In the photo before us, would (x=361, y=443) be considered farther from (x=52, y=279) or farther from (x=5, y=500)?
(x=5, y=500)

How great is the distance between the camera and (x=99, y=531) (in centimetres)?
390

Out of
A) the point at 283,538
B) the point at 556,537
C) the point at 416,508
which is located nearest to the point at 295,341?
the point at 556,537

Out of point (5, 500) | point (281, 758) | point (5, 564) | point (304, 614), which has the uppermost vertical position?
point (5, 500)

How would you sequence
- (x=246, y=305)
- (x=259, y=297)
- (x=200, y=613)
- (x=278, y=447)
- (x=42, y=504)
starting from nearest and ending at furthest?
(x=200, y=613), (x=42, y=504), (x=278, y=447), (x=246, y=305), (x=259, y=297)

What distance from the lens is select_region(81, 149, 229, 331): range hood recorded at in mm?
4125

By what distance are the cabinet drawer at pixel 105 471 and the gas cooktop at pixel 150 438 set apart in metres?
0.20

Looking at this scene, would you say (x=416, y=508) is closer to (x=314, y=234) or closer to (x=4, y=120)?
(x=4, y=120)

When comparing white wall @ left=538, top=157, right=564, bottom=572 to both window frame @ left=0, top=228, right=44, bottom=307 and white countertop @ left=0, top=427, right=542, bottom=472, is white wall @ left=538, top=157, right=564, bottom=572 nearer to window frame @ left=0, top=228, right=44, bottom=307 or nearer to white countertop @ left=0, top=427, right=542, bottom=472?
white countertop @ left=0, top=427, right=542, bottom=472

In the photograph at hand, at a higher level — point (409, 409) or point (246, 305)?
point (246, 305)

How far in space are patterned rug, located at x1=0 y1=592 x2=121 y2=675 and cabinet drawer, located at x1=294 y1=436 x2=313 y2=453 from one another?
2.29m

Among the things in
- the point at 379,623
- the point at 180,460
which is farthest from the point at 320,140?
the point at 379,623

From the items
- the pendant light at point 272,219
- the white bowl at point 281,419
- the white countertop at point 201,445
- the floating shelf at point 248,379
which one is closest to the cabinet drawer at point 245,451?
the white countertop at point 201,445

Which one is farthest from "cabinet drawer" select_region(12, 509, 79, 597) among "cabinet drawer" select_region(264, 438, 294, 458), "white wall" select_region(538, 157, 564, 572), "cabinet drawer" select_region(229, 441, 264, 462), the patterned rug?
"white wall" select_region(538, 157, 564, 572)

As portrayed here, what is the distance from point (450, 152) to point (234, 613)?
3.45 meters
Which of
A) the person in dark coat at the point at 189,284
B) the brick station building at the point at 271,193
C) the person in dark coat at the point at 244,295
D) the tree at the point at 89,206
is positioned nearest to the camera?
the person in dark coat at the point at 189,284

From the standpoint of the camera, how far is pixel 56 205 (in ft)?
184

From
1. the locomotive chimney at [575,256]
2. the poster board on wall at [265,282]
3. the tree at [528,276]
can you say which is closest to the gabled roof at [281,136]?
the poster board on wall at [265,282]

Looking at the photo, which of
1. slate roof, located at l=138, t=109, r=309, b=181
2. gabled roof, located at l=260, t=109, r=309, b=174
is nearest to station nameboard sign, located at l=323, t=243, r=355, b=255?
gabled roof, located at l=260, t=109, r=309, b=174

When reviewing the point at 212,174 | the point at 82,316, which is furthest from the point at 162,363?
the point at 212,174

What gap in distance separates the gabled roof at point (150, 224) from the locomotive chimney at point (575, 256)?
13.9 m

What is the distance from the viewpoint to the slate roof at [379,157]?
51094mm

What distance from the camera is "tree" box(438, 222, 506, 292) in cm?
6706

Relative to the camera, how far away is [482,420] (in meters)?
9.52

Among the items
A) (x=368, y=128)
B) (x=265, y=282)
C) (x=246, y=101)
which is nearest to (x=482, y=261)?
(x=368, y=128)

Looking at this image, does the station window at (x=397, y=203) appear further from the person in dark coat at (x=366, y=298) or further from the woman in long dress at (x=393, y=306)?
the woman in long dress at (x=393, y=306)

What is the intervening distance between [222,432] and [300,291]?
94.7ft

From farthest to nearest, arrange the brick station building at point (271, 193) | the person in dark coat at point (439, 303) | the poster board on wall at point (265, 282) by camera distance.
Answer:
● ● ●
→ **EXERCISE**
Rewrite the data from the line containing "What is the intervening" through the end of the data, replacing "poster board" with "notice board" and leaving everything else unchanged.

→ **ANSWER TO THE EXERCISE**
What is the intervening distance between [222,432] and [300,291]?
94.7ft

From farthest to nearest, arrange the brick station building at point (271, 193) | the person in dark coat at point (439, 303) | the notice board on wall at point (265, 282) by camera distance.
Answer:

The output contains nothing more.